The argument being that if you could have avoided the fight by safely retreating, but you chose to stay, now you are in the realm of "Combat by agreement" And you can bet that the police's first impression of a fight is that it was "combat by agreement." You have to prove that you did not agree to fight, but were forced to by the situation.

"Combat by agreement" is a very broad phrase, and can get you into trouble in a hurry. For a good discussion on a national level, check out http://www.useofforce.us/3aojp/ and specifically look at the paragraph on "Preclusion" at the bottom of the page. It doesn't specifically deal with "Combat by Agreement" but it's the same idea.

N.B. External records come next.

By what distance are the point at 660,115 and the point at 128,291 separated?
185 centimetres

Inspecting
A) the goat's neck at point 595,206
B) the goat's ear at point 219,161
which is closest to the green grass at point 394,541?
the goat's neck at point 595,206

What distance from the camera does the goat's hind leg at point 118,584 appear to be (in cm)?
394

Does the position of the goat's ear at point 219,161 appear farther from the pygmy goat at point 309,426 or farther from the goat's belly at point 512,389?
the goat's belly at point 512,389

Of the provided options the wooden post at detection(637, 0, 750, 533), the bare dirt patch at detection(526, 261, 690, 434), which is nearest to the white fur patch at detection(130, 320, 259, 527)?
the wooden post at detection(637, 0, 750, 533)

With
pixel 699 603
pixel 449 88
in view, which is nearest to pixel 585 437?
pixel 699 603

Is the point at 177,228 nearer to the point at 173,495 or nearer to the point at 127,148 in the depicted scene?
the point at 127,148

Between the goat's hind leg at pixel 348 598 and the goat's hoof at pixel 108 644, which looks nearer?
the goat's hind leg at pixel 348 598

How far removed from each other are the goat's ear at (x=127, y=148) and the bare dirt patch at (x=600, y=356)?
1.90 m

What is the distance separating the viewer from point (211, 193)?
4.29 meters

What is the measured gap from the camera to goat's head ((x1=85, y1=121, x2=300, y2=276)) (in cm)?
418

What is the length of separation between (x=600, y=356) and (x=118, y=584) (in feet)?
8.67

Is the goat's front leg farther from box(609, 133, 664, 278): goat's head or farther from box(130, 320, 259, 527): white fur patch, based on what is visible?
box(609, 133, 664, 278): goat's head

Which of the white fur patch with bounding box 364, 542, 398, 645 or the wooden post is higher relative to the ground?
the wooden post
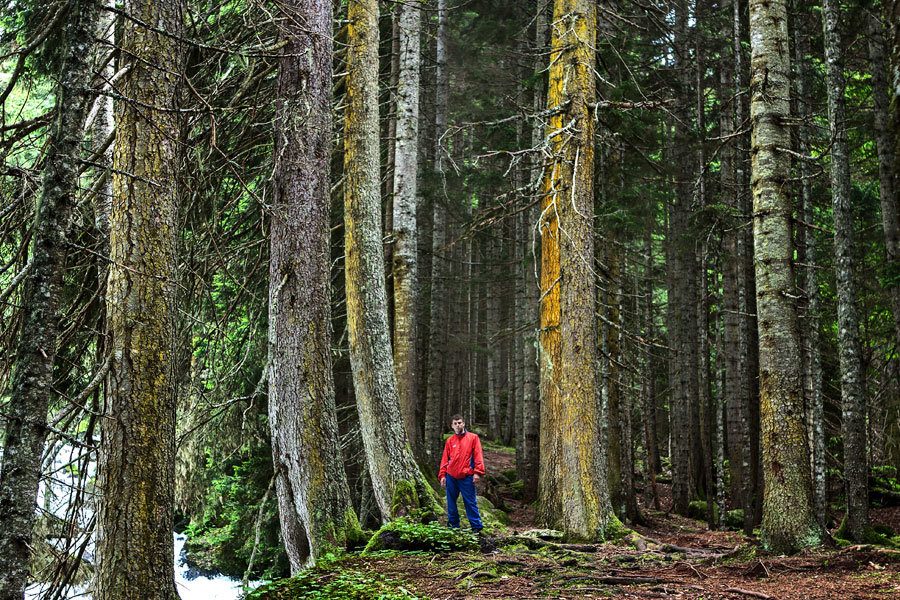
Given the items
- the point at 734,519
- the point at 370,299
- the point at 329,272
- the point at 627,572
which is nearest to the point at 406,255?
the point at 370,299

The "Safety" Issue is more or less covered by the "Lesser of two Evils" bit found here:



> *161.200 Choice of evils.* (1) Unless inconsistent with other provisions of chapter 743, Oregon Laws 1971, defining justifiable use of physical force, or with some other provision of law, conduct which would otherwise constitute an offense is justifiable and not criminal when:        (a) That conduct is necessary as an emergency measure to avoid an imminent public or private injury; and
> (b) The threatened injury is of such gravity that, according to ordinary standards of intelligence and morality, the desirability and urgency of avoiding the injury clearly outweigh the desirability of avoiding the injury sought to be prevented by the statute defining the offense in issue.
> (2) The necessity and justifiability of conduct under subsection (1) of this section shall not rest upon considerations pertaining only to the morality and advisability of the statute, either in its general application or with respect to its application to a particular class of cases arising thereunder. [1971 c.743 §20]


But you're right, this all was interpreted by Case Law, and given the name of "Duty to Retreat," but the law is still there, it may have just been reworded.

If anybody can tell me how to get a hold of the Oregon Laws 1971, Chapter 743 that was referenced in the Statutes, I would appreciate it.


----------



## thardey (May 3, 2007)

thardey said:


> If anybody can tell me how to get a hold of the Oregon Laws 1971, Chapter 743 that was referenced in the Statutes, I would appreciate it.



Nevermind, it appears that "Oregon Laws 1971, Chapter 743" simply defined Which  bits of ORS 161 applies to self-defense. Sort of a "Department of Redundancy Department" kind of a thing.


----------



## Rich Parsons (May 5, 2007)

A previous thread discussing changes to the laws in Michigan.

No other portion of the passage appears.